As owner of South Bristol-based JK Custom Woodworking, no two projects are the same for Jonathan “Jon” Kelsey.
Kelsey started working as a carpenter and craftsman in the late 1990s, he said. After high school graduation, he attended Goddard College in Plainfield, Vt., but left soon after.
“I was pursuing sculpture, but it became very clear that it wasn’t what I was meant to be doing,” Kelsey said.
He returned to South Bristol, where generations of his family have lived, and began working at Farrin’s Boat Shop in Walpole. A client gave Kelsey an application for The Landing School of Boatbuilding and Design in Kennebunkport, which he went on to attend.
After working in Nantucket, Mass. for a few years, Kelsey again came home to South Bristol in 2003 and began JK Custom Woodworking, where he builds everything from cabinets to homes.
JK Custom Woodworking’s new workshop in South Bristol is the third incarnation of the business’s headquarters, Kelsey said. Originally the business was in a boathouse on his parents’ property before moving to River Road in Edgecomb. After a while, however, Kelsey tired of the commute and began to consider moving the business closer to home.
On Dec. 16, 2015, he poured the concrete for the workshop at 1700 Route 129 in South Bristol, property that once belonged to his maternal grandfather, Alec Ropes, a “jack-of-all-trades kind of guy” who was also a woodworker, Kelsey said.
“It’s pretty cool to be doing the same thing he was doing on what used to be his property,” Kelsey said.
After Kelsey spent close to a year of nights and weekends working on the new building, JK Custom Woodworking officially relocated to its current South Bristol home in the fall of 2016. The building has undergone “constant tweaking” ever since, Kelsey said.
“I set out with the goal to build as close to a perfect working environment as possible, so it’s a work in progress,” Kelsey said.
Kelsey has worked on a wide variety of projects, including fences, gates, furniture, and cabinets. The planning process for each project can vary based on the client, he said.
“Sometimes people come to you with fully engineered drawings. They know exactly what they want and all you need to do is build it for them,” Kelsey said. “Other times you have to work with the customer to find out kind of what they’re looking for. They could have an idea in their head that they don’t know how to verbalize, so you talk it through with them until you have a plan.”

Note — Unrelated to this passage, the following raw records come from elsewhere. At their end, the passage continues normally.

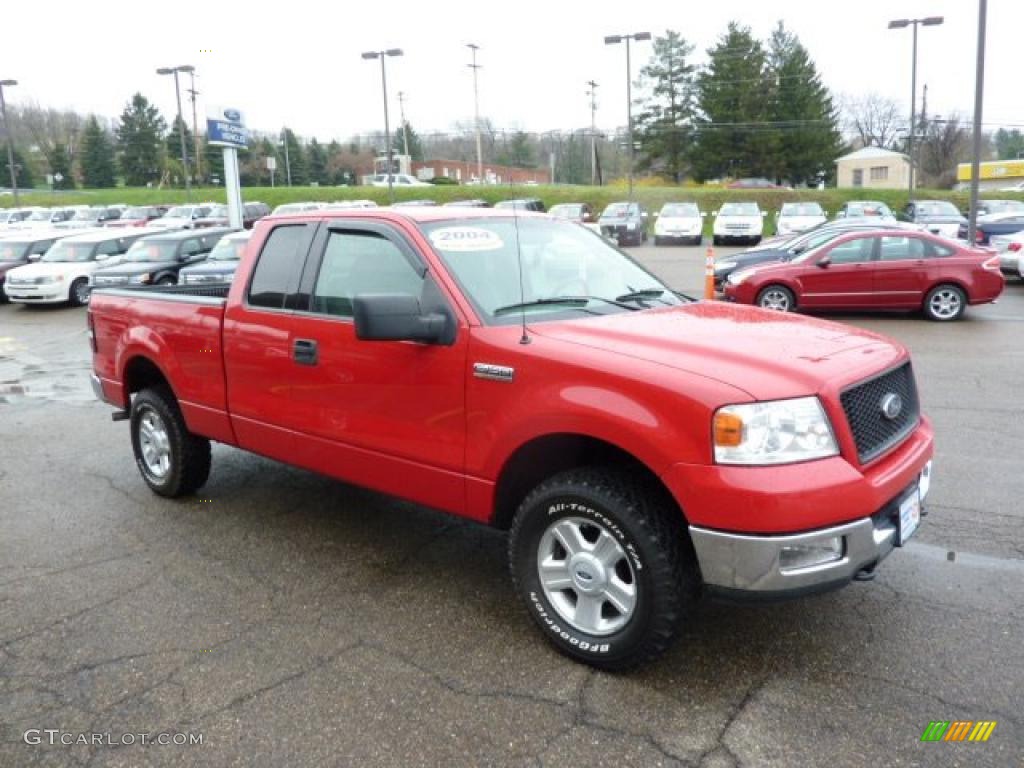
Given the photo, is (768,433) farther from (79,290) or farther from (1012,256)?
(79,290)

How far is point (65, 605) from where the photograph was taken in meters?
4.11

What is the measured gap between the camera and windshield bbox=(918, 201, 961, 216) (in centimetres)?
3025

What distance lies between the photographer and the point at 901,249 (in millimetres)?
13367

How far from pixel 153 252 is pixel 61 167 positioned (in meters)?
69.4

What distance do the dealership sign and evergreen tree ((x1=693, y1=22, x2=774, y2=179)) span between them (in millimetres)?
38720

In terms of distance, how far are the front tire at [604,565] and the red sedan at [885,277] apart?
11122mm

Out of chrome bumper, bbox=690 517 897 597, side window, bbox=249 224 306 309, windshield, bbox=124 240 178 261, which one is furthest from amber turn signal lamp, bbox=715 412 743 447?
windshield, bbox=124 240 178 261

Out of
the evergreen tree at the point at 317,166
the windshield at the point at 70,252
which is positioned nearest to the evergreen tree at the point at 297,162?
the evergreen tree at the point at 317,166

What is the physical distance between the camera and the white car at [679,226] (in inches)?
1244

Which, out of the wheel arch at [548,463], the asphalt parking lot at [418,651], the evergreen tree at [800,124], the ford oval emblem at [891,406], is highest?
the evergreen tree at [800,124]

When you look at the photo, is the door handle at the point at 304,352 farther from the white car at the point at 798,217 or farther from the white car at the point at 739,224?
the white car at the point at 739,224

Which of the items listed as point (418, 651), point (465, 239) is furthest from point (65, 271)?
point (418, 651)

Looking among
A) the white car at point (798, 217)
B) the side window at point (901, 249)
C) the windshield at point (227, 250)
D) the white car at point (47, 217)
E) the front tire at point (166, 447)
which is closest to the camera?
the front tire at point (166, 447)

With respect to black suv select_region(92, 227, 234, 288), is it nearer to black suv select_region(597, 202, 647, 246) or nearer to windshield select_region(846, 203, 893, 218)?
black suv select_region(597, 202, 647, 246)
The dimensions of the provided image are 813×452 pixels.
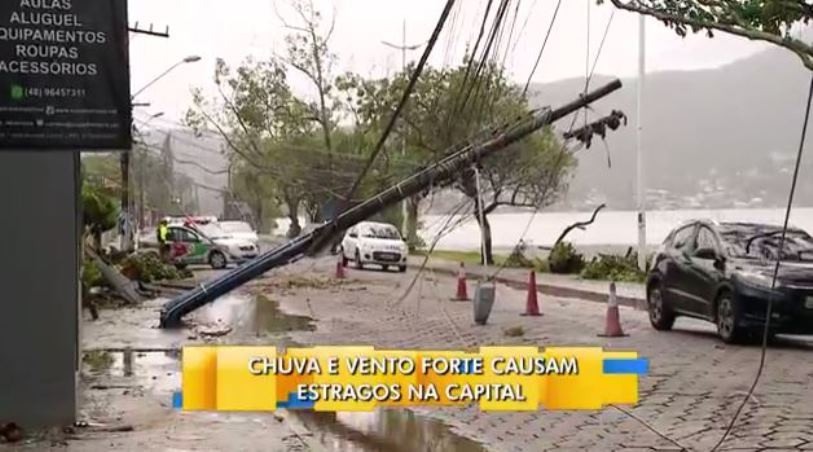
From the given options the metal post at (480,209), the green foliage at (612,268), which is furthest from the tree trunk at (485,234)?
the green foliage at (612,268)

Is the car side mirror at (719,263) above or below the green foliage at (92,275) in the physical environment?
above

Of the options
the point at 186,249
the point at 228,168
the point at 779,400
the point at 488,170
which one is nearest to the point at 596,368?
the point at 779,400

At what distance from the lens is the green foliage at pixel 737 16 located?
3982 mm

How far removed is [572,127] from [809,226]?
418 centimetres

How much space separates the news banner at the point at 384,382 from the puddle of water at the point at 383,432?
17 centimetres

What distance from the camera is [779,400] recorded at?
784 cm

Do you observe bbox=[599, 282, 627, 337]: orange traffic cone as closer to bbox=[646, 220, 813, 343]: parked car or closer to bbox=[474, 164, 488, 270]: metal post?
bbox=[646, 220, 813, 343]: parked car

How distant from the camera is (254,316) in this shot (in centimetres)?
1523

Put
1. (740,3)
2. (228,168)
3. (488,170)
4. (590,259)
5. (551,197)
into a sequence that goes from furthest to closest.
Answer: (590,259), (228,168), (551,197), (488,170), (740,3)

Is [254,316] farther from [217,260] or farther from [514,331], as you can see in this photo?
[217,260]

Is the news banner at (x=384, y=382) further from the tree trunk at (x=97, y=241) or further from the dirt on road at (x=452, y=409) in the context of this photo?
the tree trunk at (x=97, y=241)

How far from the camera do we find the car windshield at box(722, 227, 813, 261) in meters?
11.1

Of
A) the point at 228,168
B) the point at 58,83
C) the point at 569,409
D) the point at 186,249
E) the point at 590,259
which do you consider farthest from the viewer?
the point at 186,249

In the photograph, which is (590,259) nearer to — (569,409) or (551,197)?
(551,197)
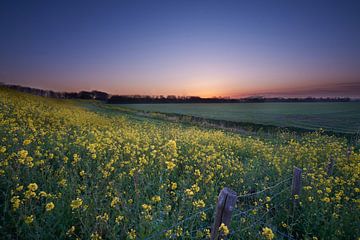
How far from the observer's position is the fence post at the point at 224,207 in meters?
2.66

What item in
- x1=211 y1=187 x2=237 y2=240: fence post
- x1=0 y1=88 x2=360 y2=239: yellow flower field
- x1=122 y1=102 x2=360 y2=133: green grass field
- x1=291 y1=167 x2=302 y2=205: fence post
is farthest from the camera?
x1=122 y1=102 x2=360 y2=133: green grass field

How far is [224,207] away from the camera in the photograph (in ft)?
8.93

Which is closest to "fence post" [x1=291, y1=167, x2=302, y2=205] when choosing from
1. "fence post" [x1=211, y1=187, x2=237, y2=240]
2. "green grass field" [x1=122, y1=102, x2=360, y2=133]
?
"fence post" [x1=211, y1=187, x2=237, y2=240]

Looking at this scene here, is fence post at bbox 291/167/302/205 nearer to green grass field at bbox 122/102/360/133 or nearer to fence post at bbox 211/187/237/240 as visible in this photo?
fence post at bbox 211/187/237/240

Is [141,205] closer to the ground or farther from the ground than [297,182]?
closer to the ground

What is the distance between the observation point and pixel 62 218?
11.7 ft

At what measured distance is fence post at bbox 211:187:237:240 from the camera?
2.66m

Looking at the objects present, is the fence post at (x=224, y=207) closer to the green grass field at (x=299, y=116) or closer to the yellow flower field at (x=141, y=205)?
the yellow flower field at (x=141, y=205)

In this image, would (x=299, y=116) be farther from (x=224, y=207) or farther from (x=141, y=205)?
(x=224, y=207)

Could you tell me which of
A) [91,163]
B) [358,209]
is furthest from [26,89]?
[358,209]

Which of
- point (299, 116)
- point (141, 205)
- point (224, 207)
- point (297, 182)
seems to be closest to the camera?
point (224, 207)

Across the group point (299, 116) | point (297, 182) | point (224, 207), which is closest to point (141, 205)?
point (224, 207)

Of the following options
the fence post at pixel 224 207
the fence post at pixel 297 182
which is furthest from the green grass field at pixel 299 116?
the fence post at pixel 224 207

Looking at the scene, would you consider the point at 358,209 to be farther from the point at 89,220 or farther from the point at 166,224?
the point at 89,220
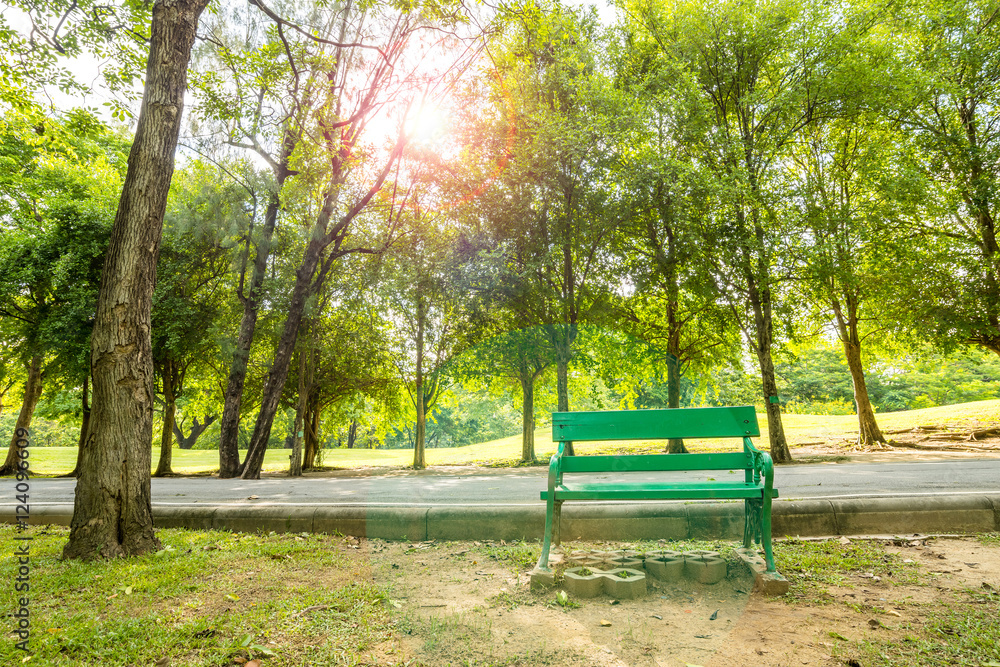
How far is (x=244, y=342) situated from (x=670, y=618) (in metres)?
15.1

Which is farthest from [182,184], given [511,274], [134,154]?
[134,154]

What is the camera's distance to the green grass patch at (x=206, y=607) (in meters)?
2.62

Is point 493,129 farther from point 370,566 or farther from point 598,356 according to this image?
point 370,566

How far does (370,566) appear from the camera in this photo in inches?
165

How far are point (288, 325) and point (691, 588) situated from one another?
13.5 metres

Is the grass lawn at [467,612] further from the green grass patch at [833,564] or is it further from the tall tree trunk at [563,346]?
the tall tree trunk at [563,346]

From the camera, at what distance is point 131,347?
4.67 metres

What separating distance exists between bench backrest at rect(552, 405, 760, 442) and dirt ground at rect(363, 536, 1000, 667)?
1001 mm

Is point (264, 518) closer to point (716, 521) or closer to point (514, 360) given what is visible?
point (716, 521)

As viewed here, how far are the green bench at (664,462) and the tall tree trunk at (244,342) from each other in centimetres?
1342

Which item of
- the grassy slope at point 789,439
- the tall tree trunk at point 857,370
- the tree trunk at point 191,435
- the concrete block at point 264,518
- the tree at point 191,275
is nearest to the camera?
the concrete block at point 264,518

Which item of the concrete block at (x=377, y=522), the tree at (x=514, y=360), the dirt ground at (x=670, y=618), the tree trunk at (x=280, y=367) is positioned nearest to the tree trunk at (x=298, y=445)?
the tree trunk at (x=280, y=367)

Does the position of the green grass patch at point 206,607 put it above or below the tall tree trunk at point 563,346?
below

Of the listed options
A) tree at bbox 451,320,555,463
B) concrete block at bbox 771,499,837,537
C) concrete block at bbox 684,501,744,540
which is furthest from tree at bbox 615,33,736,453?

Kelsey has anywhere from three to six projects ongoing at a time, but he’s trying to refine his schedule to only have one focus at a time. Each project could take anywhere from two to six months, depending on how complicated it is.
JK Custom Woodworking also creates custom guitars, some of which are Kelsey’s all-time favorite projects due to the challenges they provide.
“The level of precision is beyond anything else,” Kelsey said. “We’re talking 1,000ths of an inch being the difference between getting it right and having something sound off.”
While he builds the body of the guitars out of wood, the necks are made from carbon fiber, providing stability to ensure the guitar doesn’t warp in inclement weather, Kelsey said. The finished product is “a perfect marriage between boat building and woodworking,” he said.
In addition to working on guitars on his own, Kelsey also worked part-time for NS Design, a Nobleboro-based company founded by Ned Steinberger. Kelsey spoke highly of Steinberger, whom he has continued building prototype instruments for.
One of the “absolute high points” of Kelsey’s life was when he delivered an NS Design guitar he built to Phish bassist Mike Gordon before a show at Madison Square Garden in New York City in 2012.
Some of Kelsey’s work can be seen at the Newcastle Publick House, which uses some of his discarded guitar necks as tap handles.
Most of Kelsey’s clients have found him through word of mouth, which is “really the biggest compliment,” he said.
“It means that someone who I did work for recommended me, that they loved what I built here and they wanted to tell other people about it,” he said.
“Everything I build, I try to make it the best it can possibly be, because I know my name’s on it, literally,” Kelsey said.